Passage shown START
* Professor Petrie’s arguments, although home out by the
evidence that he produces, have from time to time been
criticised. M. Naville, for example, endeavours to prove
that the buildings in the desert are not literally tombs,
but rather temples for the cult of their Ka; and that there
ought not to be kings anterior to Mena, particularly at
Abydos: “Narmer” is really Boethos, the first king of the
second dynasty. According to M. Naville, Boethos, Usaphis,
and Miebidos are the only kings as yet identified of the
early time. M. Naville also suggests that Ka-Sekhem and Ka-
Sekhemui are two names for one king.
Passage shown END
Supplied records START
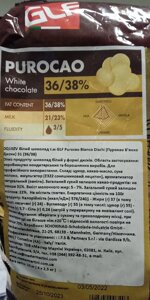 Білий шоколад т. м. GLF 31%36/38)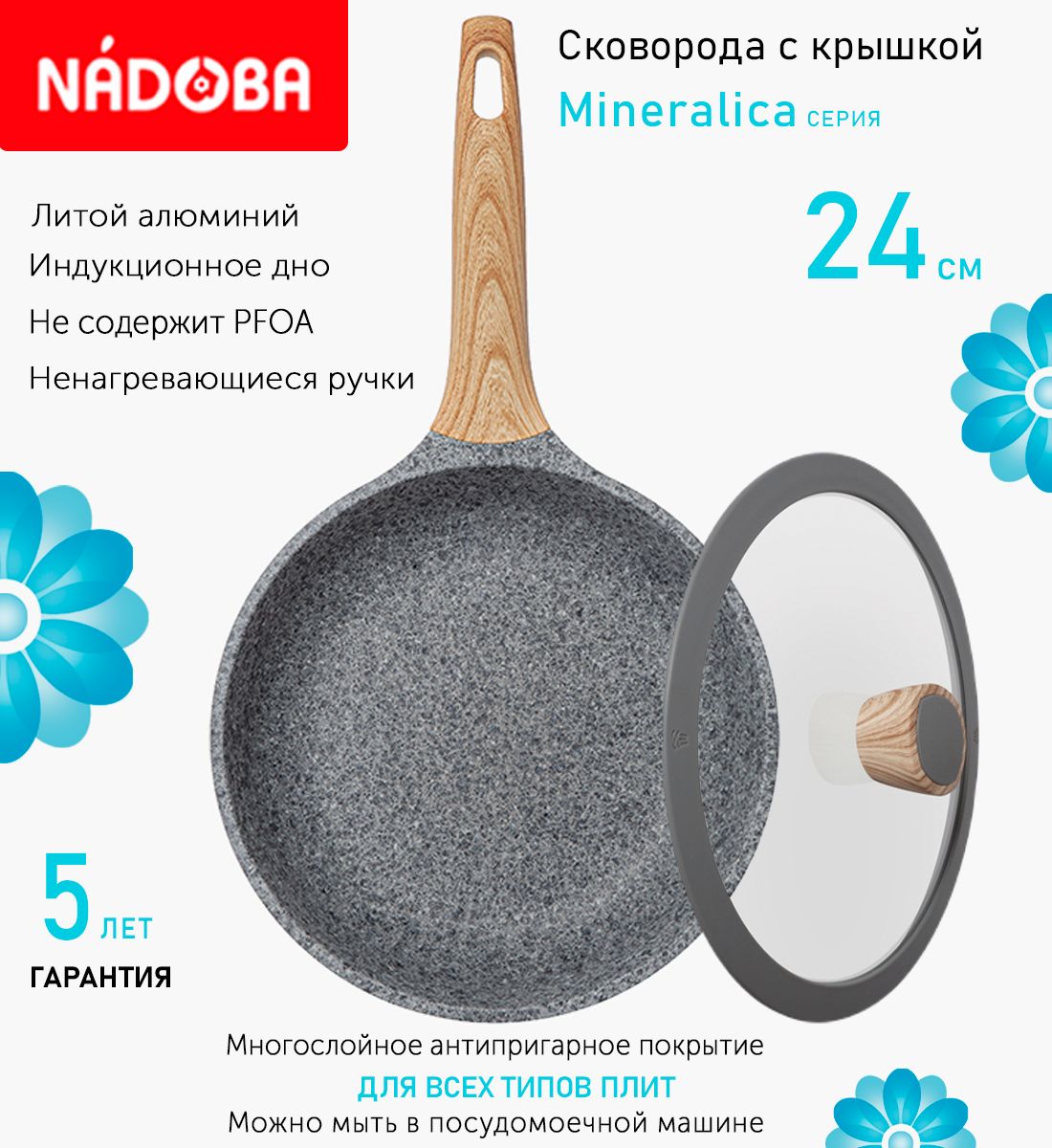 

Сковорода с крышкой NADOBA 24 см серия Mineralica, Серый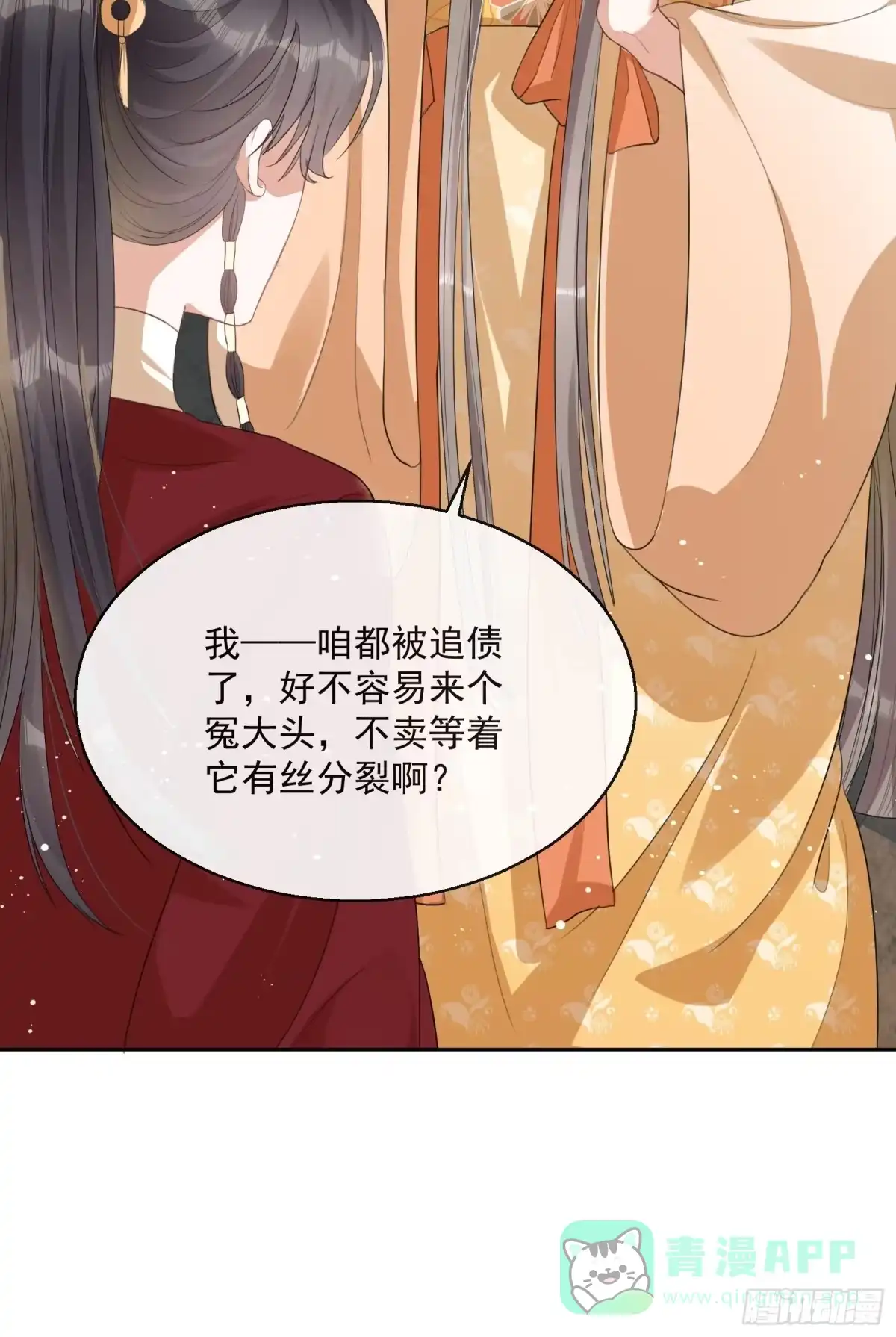 《我在古代搞男团》第3话：别为我打架~ 第11页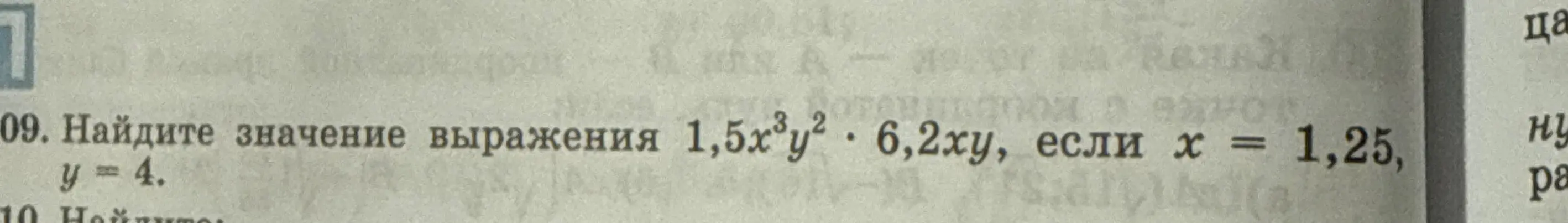 Найди значение выражения 1,5х³у² ⋅ 6,2ху, если х = 1,25, у = 4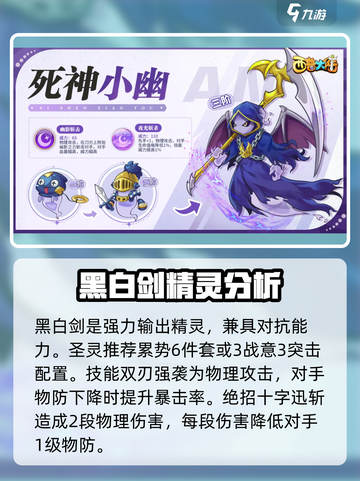 西普大陆手游圣灵🔥最强攻略推荐！💥截图2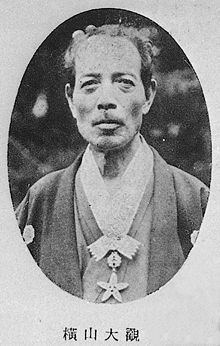 Yokoyama Taikan httpsuploadwikimediaorgwikipediacommonsthu
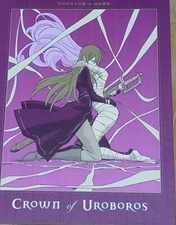 TERUMI NISHII Original Comic Doujinshi CROWN of UROBOROS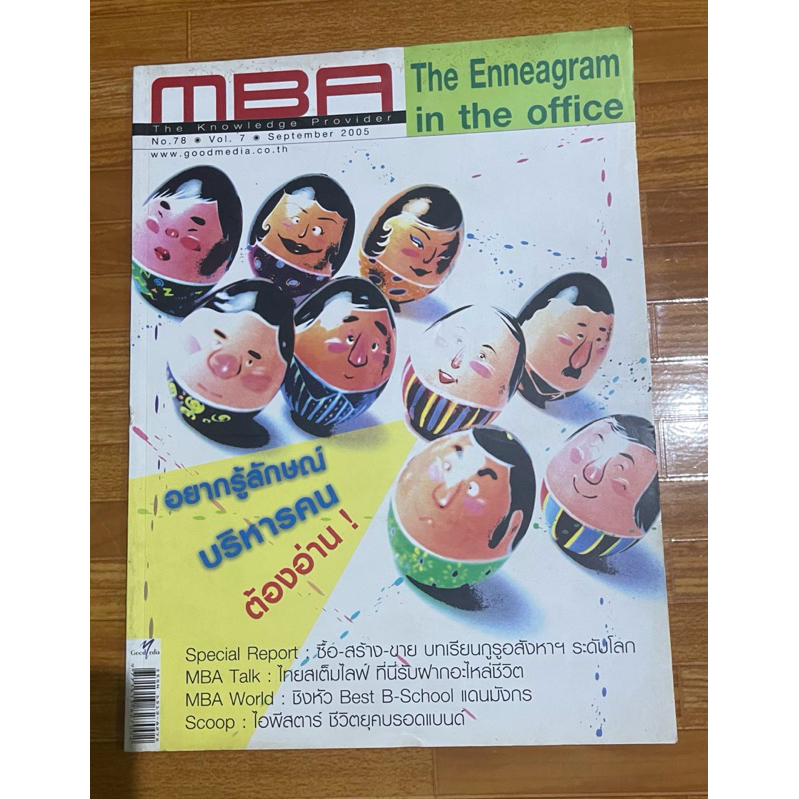 หนังสือ นิตยสารMBA no.78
Supplied records END
_Work order 1_: In the passage on criticism of Professor Petrie's arguments, present the paragraph beginning "Professor Petrie's arguments" as a short list that keeps its main facts.
_Work order 2_:
According to the passage on criticism of Professor Petrie's arguments, is each of these statements correct? Answer yes or no, and quote the words of the passage that decide it.
(a) M. Naville holds that the buildings in the desert are literally tombs.
(b) M. Naville places Boethos at the head of the second dynasty.
(c) M. Naville regards Ka-Sekhem and Ka-Sekhemui as two separate kings.
_Work order 3_: Pick up the passage on criticism of Professor Petrie's arguments from its final sentence and continue it.

_Exercise result 1_:
- Professor Petrie's arguments have at times been criticized.
- M. Naville tries to show that the buildings in the desert are not literally tombs but temples for the cult of their Ka.
- He holds that there should be no kings before Mena, especially at Abydos.
- He identifies "Narmer" with Boethos, the first king of the second dynasty.
- In his view, Boethos, Usaphis, and Miebidos are the only early kings identified so far.
- He suggests that Ka-Sekhem and Ka-Sekhemui are two names for a single king.

_Exercise result 2_:
(a) No: "are not literally tombs"
(b) Yes: "the first king of the second dynasty"
(c) No: "two names for one king"

_Exercise result 3_:
From the time of Mena has come down to us an ebony tablet, as shown in the illustration. This is the most complete of the inscriptions of this king, and was found in two portions in the tombs marked B 18 and B 19. The signs upon the tablet are most interesting. On the top line, after the cartouche of Aha-Mena, there are two sacred boats, probably of Sokaris, and a shrine and temenos of Nit. In the line below is seen a man making an offering, and behind him is a bull running over undulating ground into a net stretched between two poles, while at the end, standing upon a shrine, is a bird, which appears to be the ibis of Thot. A third line shows three boats upon a canal or river, passing between certain places, and it has been reasonably conjectured that the other signs in this line indicate these places as being Biu, a district of Memphis; Pa She (or “the dwelling of the lake”), the capital of the Fayum; and the Canal of Mer, or Bahr Yusef. So far this tablet contains picture signs, but the fourth line gives a continued series of hieroglyphics, and is the oldest line of such characters yet discovered. Mr. F. LI. Griffiths translates these characters as “who takes the throne of Horus.”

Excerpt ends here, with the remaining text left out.